Collection entries
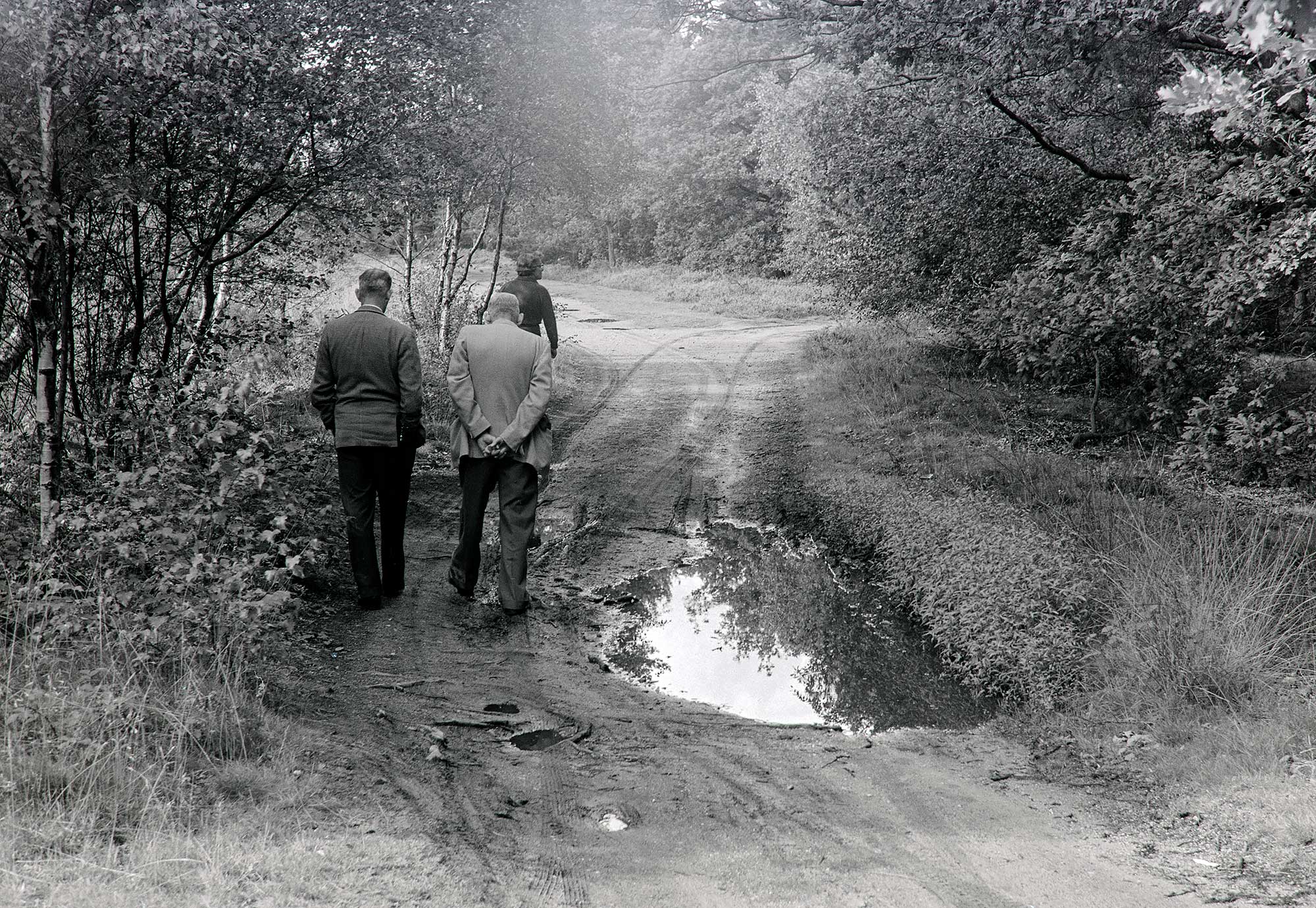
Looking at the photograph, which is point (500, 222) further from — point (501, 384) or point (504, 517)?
point (504, 517)

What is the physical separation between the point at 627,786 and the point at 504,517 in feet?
8.07

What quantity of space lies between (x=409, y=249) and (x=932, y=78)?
6.94m

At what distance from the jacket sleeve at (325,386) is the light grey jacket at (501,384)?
2.28 feet

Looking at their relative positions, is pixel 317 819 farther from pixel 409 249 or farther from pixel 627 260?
pixel 627 260

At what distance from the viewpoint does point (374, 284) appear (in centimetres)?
597

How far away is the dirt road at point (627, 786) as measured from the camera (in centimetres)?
334

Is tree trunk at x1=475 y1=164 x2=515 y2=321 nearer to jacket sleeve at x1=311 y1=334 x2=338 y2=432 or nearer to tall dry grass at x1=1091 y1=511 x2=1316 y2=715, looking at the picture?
jacket sleeve at x1=311 y1=334 x2=338 y2=432

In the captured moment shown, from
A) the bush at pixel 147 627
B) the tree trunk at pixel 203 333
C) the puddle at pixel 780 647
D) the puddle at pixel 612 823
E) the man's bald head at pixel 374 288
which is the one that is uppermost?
the man's bald head at pixel 374 288

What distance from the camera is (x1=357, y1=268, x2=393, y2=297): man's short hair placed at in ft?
19.6

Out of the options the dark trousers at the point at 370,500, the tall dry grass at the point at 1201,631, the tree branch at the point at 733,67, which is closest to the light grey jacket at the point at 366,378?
the dark trousers at the point at 370,500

◆ Directive ◆
Pictures are not part of the copy; output everything else in the records exactly.

◆ Written reply ◆
Looking at the photograph, which is point (500, 222) further from — point (501, 384) or point (504, 517)?
point (504, 517)

What is the physical separation between the point at 627,786 and the point at 504,517 in feet?
8.07

What quantity of space lies between (x=409, y=249) and (x=932, y=78)?
6.94m

At what distance from the jacket sleeve at (325,386) is the light grey jacket at (501,384)?
2.28 feet

Looking at their relative positions, is pixel 317 819 farther from pixel 409 249 or farther from pixel 627 260?
pixel 627 260

At what distance from the viewpoint does point (374, 284) appear (in centimetres)?
597

How far away is the dirt road at point (627, 786) as measured from the camera (in centimetres)?
334

Is tree trunk at x1=475 y1=164 x2=515 y2=321 nearer to jacket sleeve at x1=311 y1=334 x2=338 y2=432 or nearer to tall dry grass at x1=1091 y1=511 x2=1316 y2=715, looking at the picture?
jacket sleeve at x1=311 y1=334 x2=338 y2=432

In the captured moment shown, from
A) the bush at pixel 147 627
B) the tree trunk at pixel 203 333
C) the puddle at pixel 780 647
D) the puddle at pixel 612 823
E) the man's bald head at pixel 374 288
which is the one that is uppermost?
the man's bald head at pixel 374 288

What distance from the camera is (x1=357, y1=268, x2=393, y2=297): man's short hair placed at in ft?
19.6

Out of the options the dark trousers at the point at 370,500, the tall dry grass at the point at 1201,631, the tree branch at the point at 733,67, which is closest to the light grey jacket at the point at 366,378?
the dark trousers at the point at 370,500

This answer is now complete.